Lawsuit Filed: Long Beach Memorial Medical Center Sued for Medical Negligence

Long Beach, Calif.— University of California, Irvine medical residents and Long Beach Memorial Medical Center employees were providing medical diagnosis, care and treatment to Kristina Brightbill. However, it’s alleged that from October 2, 2015 through November 3, 2015, the time in which Brightbill was a patient, the facility and staff negligently cared for, diagnosed, evaluated and treated her stroke, causing her to suffer significant injury.

“The facility’s lack of attention and monitoring is simply unacceptable. Had they accurately reported Kristina’s condition and further examined her medical diagnoses, they could have potentially prevented her injuries,” said attorney Stephen Garcia. “As a result of this apparent negligence, Kristina’s health has deteriorated, and she suffers from great mental and physical pain—all of which could have been barred had the facility diagnosed her in a timely manner.”

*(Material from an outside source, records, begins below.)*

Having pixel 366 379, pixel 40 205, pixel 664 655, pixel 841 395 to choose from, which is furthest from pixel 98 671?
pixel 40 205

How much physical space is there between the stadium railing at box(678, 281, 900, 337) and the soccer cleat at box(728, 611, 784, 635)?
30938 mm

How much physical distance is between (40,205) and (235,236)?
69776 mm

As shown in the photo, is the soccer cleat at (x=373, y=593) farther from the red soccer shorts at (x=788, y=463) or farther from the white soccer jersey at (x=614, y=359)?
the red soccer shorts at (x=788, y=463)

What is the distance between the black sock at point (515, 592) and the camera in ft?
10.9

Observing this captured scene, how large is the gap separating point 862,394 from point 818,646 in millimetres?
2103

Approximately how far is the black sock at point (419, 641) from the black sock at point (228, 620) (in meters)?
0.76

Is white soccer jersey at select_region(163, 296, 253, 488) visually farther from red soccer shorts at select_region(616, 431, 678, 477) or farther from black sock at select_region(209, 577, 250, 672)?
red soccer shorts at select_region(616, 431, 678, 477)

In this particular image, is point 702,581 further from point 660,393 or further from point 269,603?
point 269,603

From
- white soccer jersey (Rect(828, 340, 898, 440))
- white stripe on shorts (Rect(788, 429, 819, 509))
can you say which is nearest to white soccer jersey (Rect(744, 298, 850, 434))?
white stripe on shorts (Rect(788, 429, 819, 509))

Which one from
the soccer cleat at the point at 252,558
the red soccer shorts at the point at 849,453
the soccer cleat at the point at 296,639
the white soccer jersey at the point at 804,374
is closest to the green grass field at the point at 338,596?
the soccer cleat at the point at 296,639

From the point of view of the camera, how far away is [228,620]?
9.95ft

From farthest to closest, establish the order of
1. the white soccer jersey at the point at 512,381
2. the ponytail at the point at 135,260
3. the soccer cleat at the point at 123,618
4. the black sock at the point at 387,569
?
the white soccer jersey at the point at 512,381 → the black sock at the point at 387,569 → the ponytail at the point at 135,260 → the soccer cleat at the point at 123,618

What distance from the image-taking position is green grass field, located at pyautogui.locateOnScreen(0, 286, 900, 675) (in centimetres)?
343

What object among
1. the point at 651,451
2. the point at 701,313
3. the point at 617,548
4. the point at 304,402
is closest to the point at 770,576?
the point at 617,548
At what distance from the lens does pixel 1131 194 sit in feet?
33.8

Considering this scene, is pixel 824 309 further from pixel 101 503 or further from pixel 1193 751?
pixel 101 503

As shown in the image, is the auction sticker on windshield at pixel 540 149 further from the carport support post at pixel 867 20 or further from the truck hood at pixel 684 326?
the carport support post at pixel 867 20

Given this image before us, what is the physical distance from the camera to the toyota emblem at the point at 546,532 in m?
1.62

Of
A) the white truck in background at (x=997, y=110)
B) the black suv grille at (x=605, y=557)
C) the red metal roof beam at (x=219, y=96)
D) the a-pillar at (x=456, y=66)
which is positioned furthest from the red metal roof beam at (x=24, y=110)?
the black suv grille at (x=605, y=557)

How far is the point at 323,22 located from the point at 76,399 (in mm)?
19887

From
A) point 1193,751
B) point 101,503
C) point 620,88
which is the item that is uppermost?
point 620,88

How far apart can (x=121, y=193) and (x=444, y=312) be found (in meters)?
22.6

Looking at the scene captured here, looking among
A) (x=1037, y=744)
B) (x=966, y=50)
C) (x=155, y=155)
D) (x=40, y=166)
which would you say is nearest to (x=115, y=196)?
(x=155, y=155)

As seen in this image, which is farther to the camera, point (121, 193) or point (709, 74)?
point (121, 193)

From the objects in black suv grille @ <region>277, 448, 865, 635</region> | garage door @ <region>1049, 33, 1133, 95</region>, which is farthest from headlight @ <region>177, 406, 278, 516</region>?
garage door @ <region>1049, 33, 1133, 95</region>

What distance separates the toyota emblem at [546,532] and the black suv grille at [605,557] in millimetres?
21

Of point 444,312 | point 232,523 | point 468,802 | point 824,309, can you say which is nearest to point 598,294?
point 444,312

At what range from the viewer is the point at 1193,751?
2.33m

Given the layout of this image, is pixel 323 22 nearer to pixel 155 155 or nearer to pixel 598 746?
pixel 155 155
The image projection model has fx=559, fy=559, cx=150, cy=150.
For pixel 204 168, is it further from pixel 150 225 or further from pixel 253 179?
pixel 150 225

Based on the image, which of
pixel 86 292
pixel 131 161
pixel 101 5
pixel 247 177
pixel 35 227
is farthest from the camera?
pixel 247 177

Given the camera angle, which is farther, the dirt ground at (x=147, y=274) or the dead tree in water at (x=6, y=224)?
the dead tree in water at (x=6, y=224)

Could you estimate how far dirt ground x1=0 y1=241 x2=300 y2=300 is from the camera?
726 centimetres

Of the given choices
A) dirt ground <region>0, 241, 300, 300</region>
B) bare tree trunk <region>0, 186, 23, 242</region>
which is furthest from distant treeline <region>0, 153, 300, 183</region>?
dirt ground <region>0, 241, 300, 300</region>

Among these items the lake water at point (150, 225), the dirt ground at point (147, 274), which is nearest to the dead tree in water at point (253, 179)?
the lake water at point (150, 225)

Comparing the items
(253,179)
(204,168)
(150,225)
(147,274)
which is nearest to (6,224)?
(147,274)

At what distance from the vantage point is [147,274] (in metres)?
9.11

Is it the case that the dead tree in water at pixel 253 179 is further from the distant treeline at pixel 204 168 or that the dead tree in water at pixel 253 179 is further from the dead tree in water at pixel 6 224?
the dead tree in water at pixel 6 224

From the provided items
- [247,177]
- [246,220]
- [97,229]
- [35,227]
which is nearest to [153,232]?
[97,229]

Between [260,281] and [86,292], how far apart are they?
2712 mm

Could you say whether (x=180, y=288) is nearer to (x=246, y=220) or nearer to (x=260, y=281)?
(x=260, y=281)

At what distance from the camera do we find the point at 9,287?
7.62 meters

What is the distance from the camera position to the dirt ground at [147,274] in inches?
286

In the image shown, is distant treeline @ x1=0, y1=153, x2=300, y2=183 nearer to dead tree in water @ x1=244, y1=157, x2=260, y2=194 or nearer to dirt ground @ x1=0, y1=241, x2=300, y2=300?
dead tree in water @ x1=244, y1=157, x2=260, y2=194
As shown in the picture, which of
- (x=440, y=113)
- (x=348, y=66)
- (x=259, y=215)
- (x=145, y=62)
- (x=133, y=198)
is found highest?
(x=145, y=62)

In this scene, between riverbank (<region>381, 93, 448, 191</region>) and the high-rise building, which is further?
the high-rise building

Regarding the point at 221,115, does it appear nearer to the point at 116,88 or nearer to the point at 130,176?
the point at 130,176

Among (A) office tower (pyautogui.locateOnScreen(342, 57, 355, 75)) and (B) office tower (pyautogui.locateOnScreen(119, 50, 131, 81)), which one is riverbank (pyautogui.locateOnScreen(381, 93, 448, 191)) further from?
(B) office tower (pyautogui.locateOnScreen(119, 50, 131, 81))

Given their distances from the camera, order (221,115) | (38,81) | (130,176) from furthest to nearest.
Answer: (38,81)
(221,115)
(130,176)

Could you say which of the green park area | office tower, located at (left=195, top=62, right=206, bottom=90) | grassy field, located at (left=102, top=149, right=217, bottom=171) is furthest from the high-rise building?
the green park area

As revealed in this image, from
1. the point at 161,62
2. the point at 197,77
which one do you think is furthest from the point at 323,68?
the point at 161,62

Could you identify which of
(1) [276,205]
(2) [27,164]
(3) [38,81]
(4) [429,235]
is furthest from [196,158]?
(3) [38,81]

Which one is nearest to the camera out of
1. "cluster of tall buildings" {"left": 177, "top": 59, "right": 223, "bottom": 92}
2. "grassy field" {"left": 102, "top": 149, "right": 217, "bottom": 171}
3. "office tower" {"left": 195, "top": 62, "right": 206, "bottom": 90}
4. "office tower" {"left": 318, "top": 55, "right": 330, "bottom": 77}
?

Garcia, Artigliere & Medby filed a lawsuit against University of California Board of Regents and Long Beach Memorial Medical Center for medical negligence, loss of consortium, and negligent hiring and supervision.

Allegations & Background

On October 2, 2015, Brightbill was at Long Beach Memorial Medical Center with her child who was being evaluated and treated for Mast Cell Activation Syndrome, when she began to experience the signs and symptoms of a stroke. The lawsuit alleges the below timeline and series of events that followed Brightbill’s medical emergency.

  • Brightbill was evaluated in the Emergency Room at 1:42 PM.
  • Brightbill was then evaluated by an ER physician around 1:58 PM and was noted to have blurred vision and was tremulous.
  • Prior to arriving in the emergency room, Brightbill had self-injected epinephrine, a medication commonly used for conditions including anaphylaxis or cardiac arrest.
  • At 2:28 PM, Brightbill began experiencing an increase in her symptoms which she believed to be an allergic reaction. The ER doctor was notified.
  • At 3:06 PM, the ER doctor ordered an MRI not pursuant to the stroke protocol.
  • Nurses notes indicated that MRI was not called until 4:27 PM and the MRI was not complete until sometime after 6:50 PM, more than three hours after it was ordered.
  • During the MRI, there was excessive movement rendering the MRI non-diagnostic of all areas of the brain. Despite this, no additional MRI was ordered.
  • At 9:02 PM, it was reported that Brightbill could no longer speak. Despite this finding, the doctor took no action other than to transfer Brightbill.
  • At an unknown time, the doctor consulted with two other doctors who suggested ICU admission and an MRI of the head. Neither physician had any progress note or note in the ED chart.
  • Brightbill was later admitted to the ICU at approximately 9:30 PM.
  • It was noted that Brightbill had reported arm and tongue numbness in the ER and that she had become unable to speak. It was further noted that she had a contracted left arm and clenching teeth. No diagnosis of a stroke was made.
  • The following day, Brightbill’s condition continued to deteriorate and required intubation. Throughout the day, Brightbill received more tests and another MRI.
  • On October 6, 2015, a CTA scan of the head and neck diagnosed the existence of a complete occlusion of the basilar artery, the same result that was noted on the MRI taken several days earlier.

Due to the facility’s delayed diagnosis of Brightbill’s basilar artery stroke, it led to “locked in syndrome” rendering her completely unable to move any extremity, unable to consume any food, unable to speak and totally dependent on the care of others.